*What needs to be done*:
Render the material from the line containing "Of the two pictured, point" through its end as a Markdown table with the columns Row and Line, one line per row, leaving out blank lines.

(Excerpts from a spatial dataset)
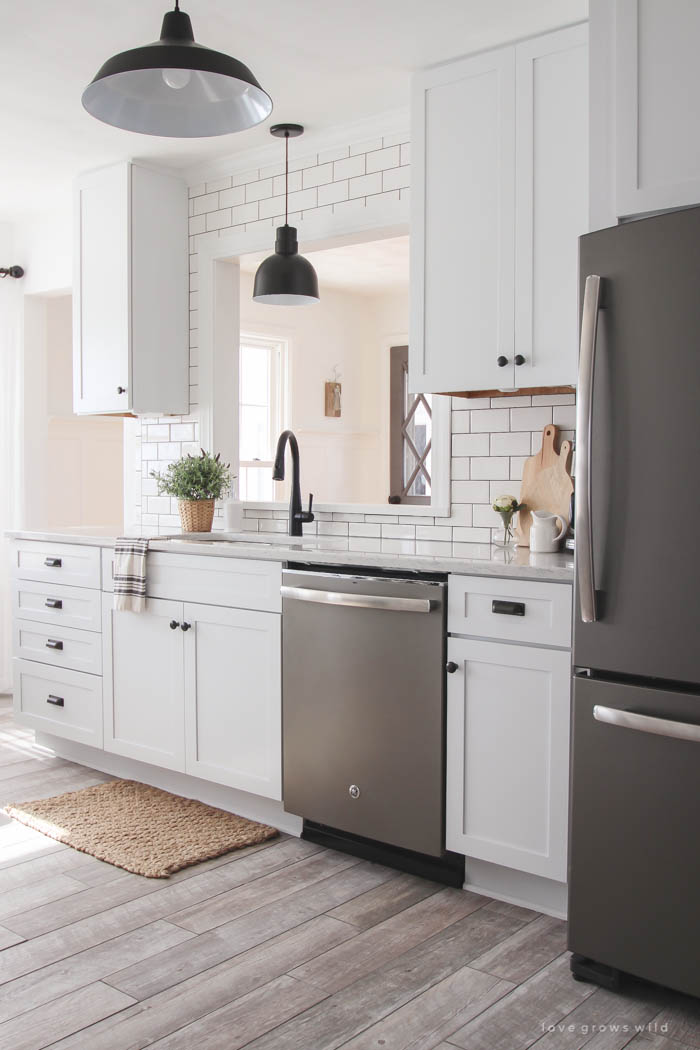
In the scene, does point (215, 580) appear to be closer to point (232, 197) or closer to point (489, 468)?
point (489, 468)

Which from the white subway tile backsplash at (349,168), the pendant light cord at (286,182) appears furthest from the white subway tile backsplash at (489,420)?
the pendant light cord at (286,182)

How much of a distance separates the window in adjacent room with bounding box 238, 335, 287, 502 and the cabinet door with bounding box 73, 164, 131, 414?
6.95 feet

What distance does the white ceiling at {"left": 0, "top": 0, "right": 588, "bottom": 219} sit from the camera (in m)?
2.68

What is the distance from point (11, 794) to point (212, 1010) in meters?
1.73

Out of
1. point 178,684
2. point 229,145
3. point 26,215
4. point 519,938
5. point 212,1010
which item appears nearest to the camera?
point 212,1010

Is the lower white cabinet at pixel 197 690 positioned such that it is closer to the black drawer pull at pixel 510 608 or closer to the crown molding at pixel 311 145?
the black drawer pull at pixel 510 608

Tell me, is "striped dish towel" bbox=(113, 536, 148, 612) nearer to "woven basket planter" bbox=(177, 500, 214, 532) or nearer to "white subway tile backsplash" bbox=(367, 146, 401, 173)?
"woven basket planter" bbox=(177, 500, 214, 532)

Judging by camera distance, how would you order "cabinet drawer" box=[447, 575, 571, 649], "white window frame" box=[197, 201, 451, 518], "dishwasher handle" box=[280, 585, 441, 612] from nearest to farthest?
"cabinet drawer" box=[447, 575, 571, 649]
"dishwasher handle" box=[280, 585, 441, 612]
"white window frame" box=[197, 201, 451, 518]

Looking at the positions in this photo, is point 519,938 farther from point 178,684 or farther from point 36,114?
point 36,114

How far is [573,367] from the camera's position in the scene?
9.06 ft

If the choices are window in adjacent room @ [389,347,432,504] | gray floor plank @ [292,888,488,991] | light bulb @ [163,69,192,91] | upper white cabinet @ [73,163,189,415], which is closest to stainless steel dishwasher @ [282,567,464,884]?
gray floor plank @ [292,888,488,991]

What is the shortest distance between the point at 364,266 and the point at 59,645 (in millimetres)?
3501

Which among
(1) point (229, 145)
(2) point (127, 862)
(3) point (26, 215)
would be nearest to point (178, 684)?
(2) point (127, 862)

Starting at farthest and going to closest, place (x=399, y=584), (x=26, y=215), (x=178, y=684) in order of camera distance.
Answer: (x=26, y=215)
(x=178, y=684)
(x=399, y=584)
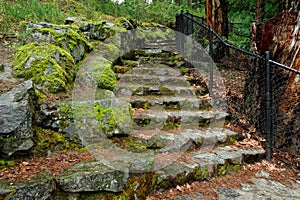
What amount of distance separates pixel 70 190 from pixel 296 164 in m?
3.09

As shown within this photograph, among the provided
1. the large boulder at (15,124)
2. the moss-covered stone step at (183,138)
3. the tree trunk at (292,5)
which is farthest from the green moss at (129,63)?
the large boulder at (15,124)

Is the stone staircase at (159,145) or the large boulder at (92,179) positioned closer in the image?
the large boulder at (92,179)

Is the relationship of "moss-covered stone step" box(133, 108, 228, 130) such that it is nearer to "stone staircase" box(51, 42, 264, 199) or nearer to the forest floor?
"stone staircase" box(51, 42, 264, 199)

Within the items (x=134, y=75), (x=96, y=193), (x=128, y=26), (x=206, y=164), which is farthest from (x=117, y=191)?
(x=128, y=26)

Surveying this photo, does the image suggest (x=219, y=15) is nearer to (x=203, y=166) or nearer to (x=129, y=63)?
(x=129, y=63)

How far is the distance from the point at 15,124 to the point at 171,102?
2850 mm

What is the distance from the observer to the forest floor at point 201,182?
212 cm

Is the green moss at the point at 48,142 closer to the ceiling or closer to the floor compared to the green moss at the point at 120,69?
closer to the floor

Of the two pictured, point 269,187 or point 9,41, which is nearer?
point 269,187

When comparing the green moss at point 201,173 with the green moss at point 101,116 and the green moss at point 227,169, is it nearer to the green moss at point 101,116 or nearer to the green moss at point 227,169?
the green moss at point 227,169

*Full output*:
| Row | Line |
|---|---|
| 1 | Of the two pictured, point 269,187 or point 9,41, which is nearer? |
| 2 | point 269,187 |
| 3 | When comparing the green moss at point 201,173 with the green moss at point 101,116 and the green moss at point 227,169, is it nearer to the green moss at point 101,116 or nearer to the green moss at point 227,169? |
| 4 | the green moss at point 227,169 |